■ **Verilen görev 1**:
Aşağıdaki deprem yazısında "İnsan, zorluklarla öğrenen" sözleriyle başlayan paragrafı, ana bilgilerini koruyarak daha kısa biçimde yeniden yaz.
■ **Verilen görev 2**:
Aşağıdaki deprem yazısını, gösterilen son cümlenin ardından devam ettirerek tamamla.

■ **Sağlanan metin**:

■ ■ ■ ■ ■ ■ ■

Anadolu topraklarının gözyaşlarıyla ıslandığı deprem sabahından kalan bir duygu yumağı var içimde. Öyle bir yumak ki, düğüm düğüm. Korku, endişe, umut, umutsuzluk, öfke, sevinç, heyecan, çaresizlik, hayal kırıklığı, keder, suçluluk, vicdan azabı… Bunca duygu bir aradayken birbirlerine değmemeleri, düğüm olmamaları ne mümkün.
İlk günler sosyal medya ve televizyon karşımda dönüp dururken, kalbim bir bir düğümlenirken, yanı başımda oyunlarına devam eden çocuklarımla zaman bir donup bir aktı. Gitsem gidemedim, kalsam kalamadım. Üstelik bu düğümü biraz hafifletebilecek tek bir sözcük bile dökemedim satırlara.
Haftalar sonra işte yavaş yavaş toplanıyor kelimelerim bir araya. Bana hep şifa olmuştur ya, belki biraz da size dokunur şifası.
İnsan, zorluklarla öğrenen bir varlık çoğu zaman. Hani bir hikaye var ya, kurbağanın biri yolda bir çukura düşmüş, zıplamış zıplamış bir türlü çıkamamış. Çukurun başında başka kurbağalar ‘biraz daha zıplamalısın’ diyorlarmış ama fayda vermiyormuş. Bir süre sonra yolda bir araba görünmüş, giderek yaklaşıyormuş çukura. Dışarıdaki kurbağalar seslenmiş, ‘araba geliyor’ diye. Bunu duyan kurbağa bütün gücüyle sıçramış ve kurtulmuş o çukurdan. Diğerleri ‘Nasıl yaptın?’ diye sorunca ‘Başka çarem yoktu’ demiş bizim kurbağa. İşte bu kurbağa misali, bazen sıçramak için dibe düşmek gerekiyor. Ya da hayattan bir şeyler öğrenmek için, zorluklarla karşılaşmak.
Ne öğrendin diye soracak olursanız, depremin ilk günlerindeki çaresizliğime yanıt olarak karşıma çıkan satırları anlatmak isterim size. Oldukça kişisel bir hikaye ama bazen bir kişinin yaşadığı, bir başkasının ruhunda tılsımlı bir dokunuşa dönüşebiliyor.

■ ■ ■ ■ ■ ■ ■

■ **Alıntılanan veriler**:
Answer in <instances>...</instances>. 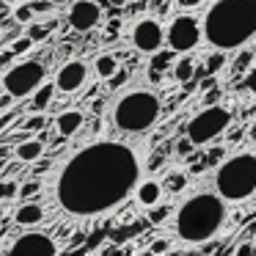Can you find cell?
I'll list each match as a JSON object with an SVG mask.
<instances>
[{"label": "cell", "instance_id": "obj_22", "mask_svg": "<svg viewBox=\"0 0 256 256\" xmlns=\"http://www.w3.org/2000/svg\"><path fill=\"white\" fill-rule=\"evenodd\" d=\"M223 66H226V56L218 50L215 56H210V61H206V69H204V72H206V74H215V72H220Z\"/></svg>", "mask_w": 256, "mask_h": 256}, {"label": "cell", "instance_id": "obj_21", "mask_svg": "<svg viewBox=\"0 0 256 256\" xmlns=\"http://www.w3.org/2000/svg\"><path fill=\"white\" fill-rule=\"evenodd\" d=\"M184 184H188V179H184V174H171V176H168V182L162 184V193H176V190H182Z\"/></svg>", "mask_w": 256, "mask_h": 256}, {"label": "cell", "instance_id": "obj_20", "mask_svg": "<svg viewBox=\"0 0 256 256\" xmlns=\"http://www.w3.org/2000/svg\"><path fill=\"white\" fill-rule=\"evenodd\" d=\"M94 69H96V74H100L102 80H108V78H110V74L118 69L116 56H100V58H96V64H94Z\"/></svg>", "mask_w": 256, "mask_h": 256}, {"label": "cell", "instance_id": "obj_6", "mask_svg": "<svg viewBox=\"0 0 256 256\" xmlns=\"http://www.w3.org/2000/svg\"><path fill=\"white\" fill-rule=\"evenodd\" d=\"M228 124H232V113L220 105H210L190 118L188 138L193 140V146H206V144H212L218 135L226 132Z\"/></svg>", "mask_w": 256, "mask_h": 256}, {"label": "cell", "instance_id": "obj_16", "mask_svg": "<svg viewBox=\"0 0 256 256\" xmlns=\"http://www.w3.org/2000/svg\"><path fill=\"white\" fill-rule=\"evenodd\" d=\"M14 220H17L20 226H39V223L44 220V210H42L39 204H28V201H25V204L17 210Z\"/></svg>", "mask_w": 256, "mask_h": 256}, {"label": "cell", "instance_id": "obj_32", "mask_svg": "<svg viewBox=\"0 0 256 256\" xmlns=\"http://www.w3.org/2000/svg\"><path fill=\"white\" fill-rule=\"evenodd\" d=\"M245 88H248L250 94L256 96V66L250 69V72H248V78H245Z\"/></svg>", "mask_w": 256, "mask_h": 256}, {"label": "cell", "instance_id": "obj_3", "mask_svg": "<svg viewBox=\"0 0 256 256\" xmlns=\"http://www.w3.org/2000/svg\"><path fill=\"white\" fill-rule=\"evenodd\" d=\"M226 223V201L212 193H198L176 212V234L190 245L212 240Z\"/></svg>", "mask_w": 256, "mask_h": 256}, {"label": "cell", "instance_id": "obj_11", "mask_svg": "<svg viewBox=\"0 0 256 256\" xmlns=\"http://www.w3.org/2000/svg\"><path fill=\"white\" fill-rule=\"evenodd\" d=\"M8 254H58V242L52 237L42 232H34V234H20L17 240L12 242Z\"/></svg>", "mask_w": 256, "mask_h": 256}, {"label": "cell", "instance_id": "obj_34", "mask_svg": "<svg viewBox=\"0 0 256 256\" xmlns=\"http://www.w3.org/2000/svg\"><path fill=\"white\" fill-rule=\"evenodd\" d=\"M250 58H254L250 52H242V56H240V61H237V72H242V69L248 66V64H250Z\"/></svg>", "mask_w": 256, "mask_h": 256}, {"label": "cell", "instance_id": "obj_44", "mask_svg": "<svg viewBox=\"0 0 256 256\" xmlns=\"http://www.w3.org/2000/svg\"><path fill=\"white\" fill-rule=\"evenodd\" d=\"M250 254H256V242H250Z\"/></svg>", "mask_w": 256, "mask_h": 256}, {"label": "cell", "instance_id": "obj_37", "mask_svg": "<svg viewBox=\"0 0 256 256\" xmlns=\"http://www.w3.org/2000/svg\"><path fill=\"white\" fill-rule=\"evenodd\" d=\"M204 0H179V8H198Z\"/></svg>", "mask_w": 256, "mask_h": 256}, {"label": "cell", "instance_id": "obj_36", "mask_svg": "<svg viewBox=\"0 0 256 256\" xmlns=\"http://www.w3.org/2000/svg\"><path fill=\"white\" fill-rule=\"evenodd\" d=\"M232 254H237V256H248V254H250V242H242V245H237V248H232Z\"/></svg>", "mask_w": 256, "mask_h": 256}, {"label": "cell", "instance_id": "obj_27", "mask_svg": "<svg viewBox=\"0 0 256 256\" xmlns=\"http://www.w3.org/2000/svg\"><path fill=\"white\" fill-rule=\"evenodd\" d=\"M127 78H130V74L124 72V69H116V72H113L110 78H108V80H110L108 86H110V88H122V86L127 83Z\"/></svg>", "mask_w": 256, "mask_h": 256}, {"label": "cell", "instance_id": "obj_14", "mask_svg": "<svg viewBox=\"0 0 256 256\" xmlns=\"http://www.w3.org/2000/svg\"><path fill=\"white\" fill-rule=\"evenodd\" d=\"M135 193H138V204L140 206H154V204H160L162 184L160 182H138Z\"/></svg>", "mask_w": 256, "mask_h": 256}, {"label": "cell", "instance_id": "obj_29", "mask_svg": "<svg viewBox=\"0 0 256 256\" xmlns=\"http://www.w3.org/2000/svg\"><path fill=\"white\" fill-rule=\"evenodd\" d=\"M14 17H17V22H30L34 20V6H20L14 12Z\"/></svg>", "mask_w": 256, "mask_h": 256}, {"label": "cell", "instance_id": "obj_33", "mask_svg": "<svg viewBox=\"0 0 256 256\" xmlns=\"http://www.w3.org/2000/svg\"><path fill=\"white\" fill-rule=\"evenodd\" d=\"M102 240H105V232L91 234V240H88V250H91V248H100V245H102Z\"/></svg>", "mask_w": 256, "mask_h": 256}, {"label": "cell", "instance_id": "obj_28", "mask_svg": "<svg viewBox=\"0 0 256 256\" xmlns=\"http://www.w3.org/2000/svg\"><path fill=\"white\" fill-rule=\"evenodd\" d=\"M39 190H42V184H39V182H25V184H22V190H17V196H22V198L28 201L30 196H36Z\"/></svg>", "mask_w": 256, "mask_h": 256}, {"label": "cell", "instance_id": "obj_30", "mask_svg": "<svg viewBox=\"0 0 256 256\" xmlns=\"http://www.w3.org/2000/svg\"><path fill=\"white\" fill-rule=\"evenodd\" d=\"M176 152H179V154H182V157H190V154H193V140H179V144H176Z\"/></svg>", "mask_w": 256, "mask_h": 256}, {"label": "cell", "instance_id": "obj_26", "mask_svg": "<svg viewBox=\"0 0 256 256\" xmlns=\"http://www.w3.org/2000/svg\"><path fill=\"white\" fill-rule=\"evenodd\" d=\"M44 116L42 113H36V116H30V118H25V130H30V132H39V130H44Z\"/></svg>", "mask_w": 256, "mask_h": 256}, {"label": "cell", "instance_id": "obj_17", "mask_svg": "<svg viewBox=\"0 0 256 256\" xmlns=\"http://www.w3.org/2000/svg\"><path fill=\"white\" fill-rule=\"evenodd\" d=\"M52 94H56V88H52V86H47V83H42L39 88L34 91V102H30V105H34V110H44V108H50V102H52Z\"/></svg>", "mask_w": 256, "mask_h": 256}, {"label": "cell", "instance_id": "obj_18", "mask_svg": "<svg viewBox=\"0 0 256 256\" xmlns=\"http://www.w3.org/2000/svg\"><path fill=\"white\" fill-rule=\"evenodd\" d=\"M168 64H171V52H160V56L152 61V66H149V80L152 83H160V78L168 69Z\"/></svg>", "mask_w": 256, "mask_h": 256}, {"label": "cell", "instance_id": "obj_43", "mask_svg": "<svg viewBox=\"0 0 256 256\" xmlns=\"http://www.w3.org/2000/svg\"><path fill=\"white\" fill-rule=\"evenodd\" d=\"M3 171H14V166H8V162H0V174Z\"/></svg>", "mask_w": 256, "mask_h": 256}, {"label": "cell", "instance_id": "obj_15", "mask_svg": "<svg viewBox=\"0 0 256 256\" xmlns=\"http://www.w3.org/2000/svg\"><path fill=\"white\" fill-rule=\"evenodd\" d=\"M42 154H44V144L36 138H28L17 146V160L20 162H39Z\"/></svg>", "mask_w": 256, "mask_h": 256}, {"label": "cell", "instance_id": "obj_8", "mask_svg": "<svg viewBox=\"0 0 256 256\" xmlns=\"http://www.w3.org/2000/svg\"><path fill=\"white\" fill-rule=\"evenodd\" d=\"M166 42L168 47H171V52H190L198 47L201 42V25L196 17H176L171 22V28H168L166 34Z\"/></svg>", "mask_w": 256, "mask_h": 256}, {"label": "cell", "instance_id": "obj_2", "mask_svg": "<svg viewBox=\"0 0 256 256\" xmlns=\"http://www.w3.org/2000/svg\"><path fill=\"white\" fill-rule=\"evenodd\" d=\"M204 39L220 52L256 39V0H218L204 17Z\"/></svg>", "mask_w": 256, "mask_h": 256}, {"label": "cell", "instance_id": "obj_41", "mask_svg": "<svg viewBox=\"0 0 256 256\" xmlns=\"http://www.w3.org/2000/svg\"><path fill=\"white\" fill-rule=\"evenodd\" d=\"M127 3H130V0H110V6H116V8H124Z\"/></svg>", "mask_w": 256, "mask_h": 256}, {"label": "cell", "instance_id": "obj_5", "mask_svg": "<svg viewBox=\"0 0 256 256\" xmlns=\"http://www.w3.org/2000/svg\"><path fill=\"white\" fill-rule=\"evenodd\" d=\"M160 118V100L152 91H130L113 110V122L122 132H146Z\"/></svg>", "mask_w": 256, "mask_h": 256}, {"label": "cell", "instance_id": "obj_13", "mask_svg": "<svg viewBox=\"0 0 256 256\" xmlns=\"http://www.w3.org/2000/svg\"><path fill=\"white\" fill-rule=\"evenodd\" d=\"M83 124H86V116L80 110H66V113L58 116L56 127H58V135H61V138H72V135H78L80 130H83Z\"/></svg>", "mask_w": 256, "mask_h": 256}, {"label": "cell", "instance_id": "obj_24", "mask_svg": "<svg viewBox=\"0 0 256 256\" xmlns=\"http://www.w3.org/2000/svg\"><path fill=\"white\" fill-rule=\"evenodd\" d=\"M17 182H0V204L3 201H12L14 196H17Z\"/></svg>", "mask_w": 256, "mask_h": 256}, {"label": "cell", "instance_id": "obj_31", "mask_svg": "<svg viewBox=\"0 0 256 256\" xmlns=\"http://www.w3.org/2000/svg\"><path fill=\"white\" fill-rule=\"evenodd\" d=\"M168 248H171V245H168V240H157V242L149 245V254H166Z\"/></svg>", "mask_w": 256, "mask_h": 256}, {"label": "cell", "instance_id": "obj_42", "mask_svg": "<svg viewBox=\"0 0 256 256\" xmlns=\"http://www.w3.org/2000/svg\"><path fill=\"white\" fill-rule=\"evenodd\" d=\"M248 138H250V140H256V124H250V130H248Z\"/></svg>", "mask_w": 256, "mask_h": 256}, {"label": "cell", "instance_id": "obj_35", "mask_svg": "<svg viewBox=\"0 0 256 256\" xmlns=\"http://www.w3.org/2000/svg\"><path fill=\"white\" fill-rule=\"evenodd\" d=\"M206 80H201V91H210V88H215V74H204Z\"/></svg>", "mask_w": 256, "mask_h": 256}, {"label": "cell", "instance_id": "obj_23", "mask_svg": "<svg viewBox=\"0 0 256 256\" xmlns=\"http://www.w3.org/2000/svg\"><path fill=\"white\" fill-rule=\"evenodd\" d=\"M34 50V39L30 36H22V39H17L12 44V56H25V52Z\"/></svg>", "mask_w": 256, "mask_h": 256}, {"label": "cell", "instance_id": "obj_10", "mask_svg": "<svg viewBox=\"0 0 256 256\" xmlns=\"http://www.w3.org/2000/svg\"><path fill=\"white\" fill-rule=\"evenodd\" d=\"M100 22H102V8L96 6L94 0H78V3H72V8H69V25L78 34H88Z\"/></svg>", "mask_w": 256, "mask_h": 256}, {"label": "cell", "instance_id": "obj_4", "mask_svg": "<svg viewBox=\"0 0 256 256\" xmlns=\"http://www.w3.org/2000/svg\"><path fill=\"white\" fill-rule=\"evenodd\" d=\"M218 196L228 204H240V201L250 198L256 193V154L254 152H242L234 154L218 168L215 176Z\"/></svg>", "mask_w": 256, "mask_h": 256}, {"label": "cell", "instance_id": "obj_7", "mask_svg": "<svg viewBox=\"0 0 256 256\" xmlns=\"http://www.w3.org/2000/svg\"><path fill=\"white\" fill-rule=\"evenodd\" d=\"M44 66L39 61H22L17 66H12L3 78V88H6V96L12 100H25L30 96L42 83H44Z\"/></svg>", "mask_w": 256, "mask_h": 256}, {"label": "cell", "instance_id": "obj_39", "mask_svg": "<svg viewBox=\"0 0 256 256\" xmlns=\"http://www.w3.org/2000/svg\"><path fill=\"white\" fill-rule=\"evenodd\" d=\"M118 30H122V22H118V20L108 22V34H118Z\"/></svg>", "mask_w": 256, "mask_h": 256}, {"label": "cell", "instance_id": "obj_12", "mask_svg": "<svg viewBox=\"0 0 256 256\" xmlns=\"http://www.w3.org/2000/svg\"><path fill=\"white\" fill-rule=\"evenodd\" d=\"M86 80H88V66L83 61H69L61 66V72L56 78V86L64 94H74V91H80L86 86Z\"/></svg>", "mask_w": 256, "mask_h": 256}, {"label": "cell", "instance_id": "obj_38", "mask_svg": "<svg viewBox=\"0 0 256 256\" xmlns=\"http://www.w3.org/2000/svg\"><path fill=\"white\" fill-rule=\"evenodd\" d=\"M44 34H47V30L44 28H30V39H34V42H42V39H44Z\"/></svg>", "mask_w": 256, "mask_h": 256}, {"label": "cell", "instance_id": "obj_19", "mask_svg": "<svg viewBox=\"0 0 256 256\" xmlns=\"http://www.w3.org/2000/svg\"><path fill=\"white\" fill-rule=\"evenodd\" d=\"M174 74H176L179 83H193V74H196L193 58H179V64H176V69H174Z\"/></svg>", "mask_w": 256, "mask_h": 256}, {"label": "cell", "instance_id": "obj_1", "mask_svg": "<svg viewBox=\"0 0 256 256\" xmlns=\"http://www.w3.org/2000/svg\"><path fill=\"white\" fill-rule=\"evenodd\" d=\"M140 160L122 140H100L80 149L64 166L56 182V198L66 215L96 218L116 210L140 182Z\"/></svg>", "mask_w": 256, "mask_h": 256}, {"label": "cell", "instance_id": "obj_25", "mask_svg": "<svg viewBox=\"0 0 256 256\" xmlns=\"http://www.w3.org/2000/svg\"><path fill=\"white\" fill-rule=\"evenodd\" d=\"M149 210H152V212H149V220H152V223H166V220H168V212H171L168 206H157V204L149 206Z\"/></svg>", "mask_w": 256, "mask_h": 256}, {"label": "cell", "instance_id": "obj_40", "mask_svg": "<svg viewBox=\"0 0 256 256\" xmlns=\"http://www.w3.org/2000/svg\"><path fill=\"white\" fill-rule=\"evenodd\" d=\"M204 102H210V105H215V102H218V91L215 88H210V94H206V100Z\"/></svg>", "mask_w": 256, "mask_h": 256}, {"label": "cell", "instance_id": "obj_9", "mask_svg": "<svg viewBox=\"0 0 256 256\" xmlns=\"http://www.w3.org/2000/svg\"><path fill=\"white\" fill-rule=\"evenodd\" d=\"M166 42V30L160 28L157 20H140L132 28V44L138 52H157Z\"/></svg>", "mask_w": 256, "mask_h": 256}]
</instances>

■ ■ ■ ■ ■ ■ ■

■ **Beklenen yanıt 1**:
İnsan çoğu zaman zorluklarla öğrenir. Hikayede yolda bir çukura düşen kurbağa, diğerlerinin "biraz daha zıplamalısın" demesine rağmen bir türlü çıkamaz. Yaklaşan bir arabanın geldiğini duyunca bütün gücüyle sıçrar ve kurtulur. Nasıl başardığı sorulunca "Başka çarem yoktu" der. Tıpkı bu kurbağa gibi, bazen sıçramak için dibe düşmek, hayattan bir şeyler öğrenmek için de zorluklarla karşılaşmak gerekir.

■ **Beklenen yanıt 2**:
Ekranlara gark olduğum iki gün boyunca, gördüklerimin arasına girip yardım eli uzatamamak, yüreklere bir kandil dahi olsa yakamamak, kelepçelenmek gibiydi adeta. Felaketler yaşanırken uzaktan izlemek insanı ne kadar perişan ediyormuş, bir kez daha derinden hissettim. Dünyada bunca savaş, katliam, açlık, afet varken ancak böylesi yıkıcı ve yakın olanına şahit olunca hatırlıyormuş meğer insan, insanlığını. Belki de bu, ruh sağlığımız için çok daha hayırlıdır.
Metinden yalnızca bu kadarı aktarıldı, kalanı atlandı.